PROBLEM REQUIREMENTS:
In the text below about the making of the sequel, why was Abu Dhabi chosen as a setting, and why was that part of the film shot in Morocco instead? Answer in one to three sentences.

The sequel is noticeably different from its predecessor and includes more exotic locales than the original. King credits this to the experience he had promoting the original film in such locales. He was also inspired by the recession to write something bigger more akin to the extravagant adventures and escapist comedies of the 1930s. The location of Abu Dhabi was chosen because of its high fashion culture (although the authorities later revoked filming clearance) and also that it was a location relatively free from the recession.

All four stars, Sarah Jessica Parker, Cynthia Nixon, Kristin Davis, and Kim Cattrall, returned in the sequel; Chris Noth also signed on to reprise the role of Mr. Big. Evan Handler returned as Harry Goldenblatt, John Corbett as Aidan Shaw, David Eigenberg played Steve Brady once more, Willie Garson returned as Stanford Blatch, and Mario Cantone again played Anthony Marentino, making the original cast almost complete. In addition, Michael Patrick King wrote and directed again, and Patricia Field once again took charge of the costumes and wardrobe. Hats were once again created by Prudence Millinery for Vivienne Westwood.

Entertainment Weekly confirmed that the budget for the film was US$95 million, exactly $30 million greater than the budget for the first film. Sarah Jessica Parker was paid US$15 million plus residuals for her dual role as a producer and starring as Carrie Bradshaw.

Filming
Filming in New York City was postponed to the end of July as Emirati authorities refused clearance for filming in the United Arab Emirates. Consequently, the Abu Dhabi segment of the film was filmed in Morocco. All four leading actresses and other cast and crew were photographed filming scenes in Morocco in November 2009, where they had originally planned to shoot for 13 days, which had to be extended to almost six weeks. Filming took place at several locations including the seaside town of Sidi Kaouki.

The sequel officially began filming on September 1, 2009 and continued until the end of the year.

Casting
In September 2009, American singer and actress Liza Minnelli confirmed to several media outlets that she appeared in a cameo role. Singer and actress Bette Midler had been photographed on set, but does not appear in the film. Penélope Cruz appears briefly as Carmen, a banker. Miley Cyrus appeared in one scene where she appears at the premiere of Smith Jerrod's new film, wearing the same dress as Samantha. On October 17, Oceanup.com posted several pictures of Cyrus filming the scene.

EXTRACTED DATA:
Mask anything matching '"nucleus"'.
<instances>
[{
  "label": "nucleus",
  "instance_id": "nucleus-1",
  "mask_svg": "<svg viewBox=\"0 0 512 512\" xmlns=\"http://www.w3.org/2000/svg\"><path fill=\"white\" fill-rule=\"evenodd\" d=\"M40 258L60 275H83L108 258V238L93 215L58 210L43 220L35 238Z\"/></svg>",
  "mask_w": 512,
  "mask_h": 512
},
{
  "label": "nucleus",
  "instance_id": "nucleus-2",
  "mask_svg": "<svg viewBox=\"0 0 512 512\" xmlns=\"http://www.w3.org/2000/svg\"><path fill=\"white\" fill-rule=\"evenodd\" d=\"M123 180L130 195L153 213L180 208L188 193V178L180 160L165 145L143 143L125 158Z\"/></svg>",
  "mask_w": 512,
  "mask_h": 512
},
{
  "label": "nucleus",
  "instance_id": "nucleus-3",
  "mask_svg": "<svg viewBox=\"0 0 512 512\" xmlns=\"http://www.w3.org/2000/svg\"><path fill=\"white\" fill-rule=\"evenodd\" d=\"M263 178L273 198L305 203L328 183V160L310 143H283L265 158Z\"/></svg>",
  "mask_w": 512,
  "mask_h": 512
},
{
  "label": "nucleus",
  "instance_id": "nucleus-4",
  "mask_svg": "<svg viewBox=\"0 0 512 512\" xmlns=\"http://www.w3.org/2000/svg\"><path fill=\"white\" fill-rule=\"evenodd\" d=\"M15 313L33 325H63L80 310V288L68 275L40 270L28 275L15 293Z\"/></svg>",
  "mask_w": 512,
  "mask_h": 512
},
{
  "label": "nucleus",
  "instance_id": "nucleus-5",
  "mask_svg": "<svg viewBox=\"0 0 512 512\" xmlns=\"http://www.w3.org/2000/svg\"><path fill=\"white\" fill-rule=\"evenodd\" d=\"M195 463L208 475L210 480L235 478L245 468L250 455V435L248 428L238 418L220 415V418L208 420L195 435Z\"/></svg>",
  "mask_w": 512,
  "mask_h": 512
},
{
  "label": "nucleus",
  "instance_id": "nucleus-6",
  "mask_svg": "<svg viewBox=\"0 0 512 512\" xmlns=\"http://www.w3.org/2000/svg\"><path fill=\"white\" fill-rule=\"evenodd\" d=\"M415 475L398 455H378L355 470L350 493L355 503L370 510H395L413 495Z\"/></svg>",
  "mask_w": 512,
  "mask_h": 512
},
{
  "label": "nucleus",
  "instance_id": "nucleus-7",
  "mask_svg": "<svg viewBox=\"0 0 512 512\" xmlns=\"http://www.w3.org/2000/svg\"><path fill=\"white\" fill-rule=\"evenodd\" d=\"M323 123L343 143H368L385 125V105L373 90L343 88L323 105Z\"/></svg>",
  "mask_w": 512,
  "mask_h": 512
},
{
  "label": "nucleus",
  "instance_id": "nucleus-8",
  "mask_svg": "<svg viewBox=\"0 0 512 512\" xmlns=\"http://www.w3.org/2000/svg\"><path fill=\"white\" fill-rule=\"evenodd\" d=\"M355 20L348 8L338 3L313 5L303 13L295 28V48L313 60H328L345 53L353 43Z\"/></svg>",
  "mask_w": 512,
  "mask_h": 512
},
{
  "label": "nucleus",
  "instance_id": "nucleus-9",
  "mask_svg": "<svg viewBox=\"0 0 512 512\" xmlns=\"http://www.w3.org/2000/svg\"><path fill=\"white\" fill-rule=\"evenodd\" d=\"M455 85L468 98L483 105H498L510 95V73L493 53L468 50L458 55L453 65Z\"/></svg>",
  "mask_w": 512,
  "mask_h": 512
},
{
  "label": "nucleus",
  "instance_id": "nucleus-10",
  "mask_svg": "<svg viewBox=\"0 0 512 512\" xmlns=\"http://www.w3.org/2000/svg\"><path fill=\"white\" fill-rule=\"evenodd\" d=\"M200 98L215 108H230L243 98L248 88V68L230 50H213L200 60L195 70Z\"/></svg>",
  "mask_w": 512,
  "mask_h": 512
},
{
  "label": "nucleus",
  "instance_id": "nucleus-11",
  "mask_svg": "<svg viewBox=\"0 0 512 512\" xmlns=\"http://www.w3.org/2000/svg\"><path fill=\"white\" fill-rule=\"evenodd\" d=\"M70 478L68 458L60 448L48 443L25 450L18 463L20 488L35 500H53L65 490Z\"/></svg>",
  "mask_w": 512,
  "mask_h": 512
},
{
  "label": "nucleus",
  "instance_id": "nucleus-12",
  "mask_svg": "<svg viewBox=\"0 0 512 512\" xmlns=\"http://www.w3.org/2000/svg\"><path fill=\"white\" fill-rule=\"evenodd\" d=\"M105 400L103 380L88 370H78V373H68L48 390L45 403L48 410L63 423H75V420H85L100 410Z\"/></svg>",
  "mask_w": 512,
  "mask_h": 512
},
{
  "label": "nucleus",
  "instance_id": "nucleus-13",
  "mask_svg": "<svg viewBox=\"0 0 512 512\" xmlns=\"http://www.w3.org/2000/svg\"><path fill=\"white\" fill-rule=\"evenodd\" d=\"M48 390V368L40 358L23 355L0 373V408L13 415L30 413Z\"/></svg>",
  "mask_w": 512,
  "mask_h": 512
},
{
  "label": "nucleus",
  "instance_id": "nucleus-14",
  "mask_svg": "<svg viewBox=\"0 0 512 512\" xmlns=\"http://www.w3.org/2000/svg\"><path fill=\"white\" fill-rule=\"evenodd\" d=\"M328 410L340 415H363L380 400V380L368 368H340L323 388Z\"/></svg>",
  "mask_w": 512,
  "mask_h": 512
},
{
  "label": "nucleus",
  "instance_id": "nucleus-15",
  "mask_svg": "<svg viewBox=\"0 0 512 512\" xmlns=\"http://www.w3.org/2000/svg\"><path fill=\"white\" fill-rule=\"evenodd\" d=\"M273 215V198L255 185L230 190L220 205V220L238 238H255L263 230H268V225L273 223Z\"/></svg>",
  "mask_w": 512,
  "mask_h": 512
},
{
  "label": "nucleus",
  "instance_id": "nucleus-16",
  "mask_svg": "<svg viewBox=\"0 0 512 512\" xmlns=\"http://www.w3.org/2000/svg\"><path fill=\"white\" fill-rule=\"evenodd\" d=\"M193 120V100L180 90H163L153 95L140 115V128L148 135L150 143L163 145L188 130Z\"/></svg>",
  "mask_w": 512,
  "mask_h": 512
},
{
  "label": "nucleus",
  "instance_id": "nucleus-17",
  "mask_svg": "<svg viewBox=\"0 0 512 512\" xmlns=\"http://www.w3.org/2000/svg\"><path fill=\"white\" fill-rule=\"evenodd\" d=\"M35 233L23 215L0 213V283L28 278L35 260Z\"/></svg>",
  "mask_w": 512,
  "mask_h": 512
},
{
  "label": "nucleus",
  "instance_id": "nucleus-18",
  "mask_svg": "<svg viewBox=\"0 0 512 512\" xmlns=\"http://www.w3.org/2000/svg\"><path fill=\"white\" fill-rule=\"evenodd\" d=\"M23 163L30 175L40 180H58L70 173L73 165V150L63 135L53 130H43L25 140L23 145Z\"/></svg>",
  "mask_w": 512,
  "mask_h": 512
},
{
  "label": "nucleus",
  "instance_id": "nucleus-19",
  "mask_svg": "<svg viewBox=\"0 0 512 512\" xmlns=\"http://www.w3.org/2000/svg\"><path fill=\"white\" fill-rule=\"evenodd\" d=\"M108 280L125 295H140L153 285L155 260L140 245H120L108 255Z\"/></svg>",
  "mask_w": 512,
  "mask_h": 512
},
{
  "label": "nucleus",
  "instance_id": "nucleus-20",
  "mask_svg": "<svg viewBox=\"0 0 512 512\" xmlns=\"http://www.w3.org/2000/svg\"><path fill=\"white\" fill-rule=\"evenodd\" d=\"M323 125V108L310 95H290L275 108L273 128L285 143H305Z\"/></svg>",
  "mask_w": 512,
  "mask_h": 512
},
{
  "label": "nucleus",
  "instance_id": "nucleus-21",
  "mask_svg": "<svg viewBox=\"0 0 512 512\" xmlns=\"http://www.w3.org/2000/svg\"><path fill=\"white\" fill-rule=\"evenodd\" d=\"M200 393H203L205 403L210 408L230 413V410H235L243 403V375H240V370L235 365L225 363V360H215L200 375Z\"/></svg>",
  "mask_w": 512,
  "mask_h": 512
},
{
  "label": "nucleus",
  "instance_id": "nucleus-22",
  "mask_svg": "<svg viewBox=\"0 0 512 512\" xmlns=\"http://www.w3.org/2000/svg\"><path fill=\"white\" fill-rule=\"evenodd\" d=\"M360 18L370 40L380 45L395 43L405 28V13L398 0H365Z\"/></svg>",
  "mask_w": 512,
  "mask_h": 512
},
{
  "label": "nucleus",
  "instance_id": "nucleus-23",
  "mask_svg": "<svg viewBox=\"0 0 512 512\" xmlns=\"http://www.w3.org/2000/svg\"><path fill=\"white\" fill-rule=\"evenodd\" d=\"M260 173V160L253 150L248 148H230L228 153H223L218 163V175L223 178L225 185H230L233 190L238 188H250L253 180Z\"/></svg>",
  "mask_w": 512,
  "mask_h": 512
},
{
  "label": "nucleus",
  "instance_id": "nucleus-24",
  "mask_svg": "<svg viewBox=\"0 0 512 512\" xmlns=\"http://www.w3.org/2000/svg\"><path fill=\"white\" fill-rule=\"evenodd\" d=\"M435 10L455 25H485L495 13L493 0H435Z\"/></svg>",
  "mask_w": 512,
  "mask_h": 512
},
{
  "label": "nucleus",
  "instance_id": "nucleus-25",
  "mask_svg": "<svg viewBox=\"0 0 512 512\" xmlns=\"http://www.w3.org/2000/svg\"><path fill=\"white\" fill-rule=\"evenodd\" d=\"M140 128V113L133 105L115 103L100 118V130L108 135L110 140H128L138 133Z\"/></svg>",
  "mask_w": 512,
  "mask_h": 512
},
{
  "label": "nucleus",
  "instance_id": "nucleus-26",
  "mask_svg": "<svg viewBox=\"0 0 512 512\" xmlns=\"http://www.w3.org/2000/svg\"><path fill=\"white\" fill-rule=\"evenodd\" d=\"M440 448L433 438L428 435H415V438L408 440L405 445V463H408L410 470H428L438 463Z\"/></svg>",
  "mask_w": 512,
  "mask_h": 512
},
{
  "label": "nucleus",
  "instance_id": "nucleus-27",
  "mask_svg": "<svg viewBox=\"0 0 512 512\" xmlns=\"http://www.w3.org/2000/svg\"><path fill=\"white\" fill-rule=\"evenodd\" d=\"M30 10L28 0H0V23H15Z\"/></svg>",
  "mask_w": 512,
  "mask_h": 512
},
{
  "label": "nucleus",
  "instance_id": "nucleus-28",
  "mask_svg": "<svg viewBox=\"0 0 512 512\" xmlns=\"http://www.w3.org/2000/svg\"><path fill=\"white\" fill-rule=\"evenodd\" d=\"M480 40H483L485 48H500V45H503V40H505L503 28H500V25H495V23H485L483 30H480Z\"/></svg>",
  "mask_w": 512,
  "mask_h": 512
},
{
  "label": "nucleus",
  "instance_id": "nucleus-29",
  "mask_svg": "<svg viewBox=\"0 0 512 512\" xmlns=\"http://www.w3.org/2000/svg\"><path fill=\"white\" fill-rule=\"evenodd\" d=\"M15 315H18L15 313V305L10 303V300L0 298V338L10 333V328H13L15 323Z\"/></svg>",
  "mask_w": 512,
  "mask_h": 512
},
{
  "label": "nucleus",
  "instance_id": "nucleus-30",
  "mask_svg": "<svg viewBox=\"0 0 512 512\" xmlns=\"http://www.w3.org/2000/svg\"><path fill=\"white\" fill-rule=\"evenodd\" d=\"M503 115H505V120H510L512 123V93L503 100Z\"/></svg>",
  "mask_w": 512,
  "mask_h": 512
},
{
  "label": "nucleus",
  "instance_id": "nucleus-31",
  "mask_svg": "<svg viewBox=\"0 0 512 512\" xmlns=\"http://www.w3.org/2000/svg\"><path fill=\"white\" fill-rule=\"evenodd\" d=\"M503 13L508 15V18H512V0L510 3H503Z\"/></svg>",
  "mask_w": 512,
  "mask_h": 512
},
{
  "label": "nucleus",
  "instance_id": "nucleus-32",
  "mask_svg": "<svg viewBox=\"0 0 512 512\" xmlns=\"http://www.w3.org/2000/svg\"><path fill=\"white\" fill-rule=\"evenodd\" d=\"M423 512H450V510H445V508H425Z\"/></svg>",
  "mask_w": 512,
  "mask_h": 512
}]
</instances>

EXERCISE RESULT:
Abu Dhabi was chosen for its high fashion culture and because it was relatively free from the recession. Its segment was filmed in Morocco because Emirati authorities refused clearance for filming in the United Arab Emirates.